Data records below:

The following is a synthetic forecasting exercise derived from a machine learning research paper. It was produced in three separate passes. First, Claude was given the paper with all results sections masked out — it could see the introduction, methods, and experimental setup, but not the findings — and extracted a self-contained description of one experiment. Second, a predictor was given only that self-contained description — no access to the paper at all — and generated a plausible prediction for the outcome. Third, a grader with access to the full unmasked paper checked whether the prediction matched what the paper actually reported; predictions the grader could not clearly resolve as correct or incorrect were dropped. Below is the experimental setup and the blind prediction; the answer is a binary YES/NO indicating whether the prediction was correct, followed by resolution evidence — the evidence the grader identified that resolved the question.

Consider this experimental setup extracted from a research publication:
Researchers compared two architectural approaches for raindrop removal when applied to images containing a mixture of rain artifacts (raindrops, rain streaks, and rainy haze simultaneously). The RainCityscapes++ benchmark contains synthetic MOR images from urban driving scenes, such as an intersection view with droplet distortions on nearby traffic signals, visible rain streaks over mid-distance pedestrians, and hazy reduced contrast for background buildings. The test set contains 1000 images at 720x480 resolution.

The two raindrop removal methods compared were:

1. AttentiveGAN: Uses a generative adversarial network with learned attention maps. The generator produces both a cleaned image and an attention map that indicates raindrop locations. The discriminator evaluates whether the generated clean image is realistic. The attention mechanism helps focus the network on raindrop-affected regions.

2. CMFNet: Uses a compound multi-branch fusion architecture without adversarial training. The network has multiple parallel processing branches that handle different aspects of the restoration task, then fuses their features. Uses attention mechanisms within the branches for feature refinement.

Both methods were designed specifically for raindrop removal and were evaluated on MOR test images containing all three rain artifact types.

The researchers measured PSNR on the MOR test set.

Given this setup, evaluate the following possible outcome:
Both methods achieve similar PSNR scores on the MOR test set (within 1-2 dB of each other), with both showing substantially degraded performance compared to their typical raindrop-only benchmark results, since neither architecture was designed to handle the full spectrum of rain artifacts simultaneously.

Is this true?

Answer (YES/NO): NO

End of Data records.

§ **Activity**
Copy all the records above precisely.

§ **Answer for this exercise**
The following is a synthetic forecasting exercise derived from a machine learning research paper. It was produced in three separate passes. First, Claude was given the paper with all results sections masked out — it could see the introduction, methods, and experimental setup, but not the findings — and extracted a self-contained description of one experiment. Second, a predictor was given only that self-contained description — no access to the paper at all — and generated a plausible prediction for the outcome. Third, a grader with access to the full unmasked paper checked whether the prediction matched what the paper actually reported; predictions the grader could not clearly resolve as correct or incorrect were dropped. Below is the experimental setup and the blind prediction; the answer is a binary YES/NO indicating whether the prediction was correct, followed by resolution evidence — the evidence the grader identified that resolved the question.

Consider this experimental setup extracted from a research publication:
Researchers compared two architectural approaches for raindrop removal when applied to images containing a mixture of rain artifacts (raindrops, rain streaks, and rainy haze simultaneously). The RainCityscapes++ benchmark contains synthetic MOR images from urban driving scenes, such as an intersection view with droplet distortions on nearby traffic signals, visible rain streaks over mid-distance pedestrians, and hazy reduced contrast for background buildings. The test set contains 1000 images at 720x480 resolution.

The two raindrop removal methods compared were:

1. AttentiveGAN: Uses a generative adversarial network with learned attention maps. The generator produces both a cleaned image and an attention map that indicates raindrop locations. The discriminator evaluates whether the generated clean image is realistic. The attention mechanism helps focus the network on raindrop-affected regions.

2. CMFNet: Uses a compound multi-branch fusion architecture without adversarial training. The network has multiple parallel processing branches that handle different aspects of the restoration task, then fuses their features. Uses attention mechanisms within the branches for feature refinement.

Both methods were designed specifically for raindrop removal and were evaluated on MOR test images containing all three rain artifact types.

The researchers measured PSNR on the MOR test set.

Given this setup, evaluate the following possible outcome:
Both methods achieve similar PSNR scores on the MOR test set (within 1-2 dB of each other), with both showing substantially degraded performance compared to their typical raindrop-only benchmark results, since neither architecture was designed to handle the full spectrum of rain artifacts simultaneously.

Is this true?

Answer (YES/NO): NO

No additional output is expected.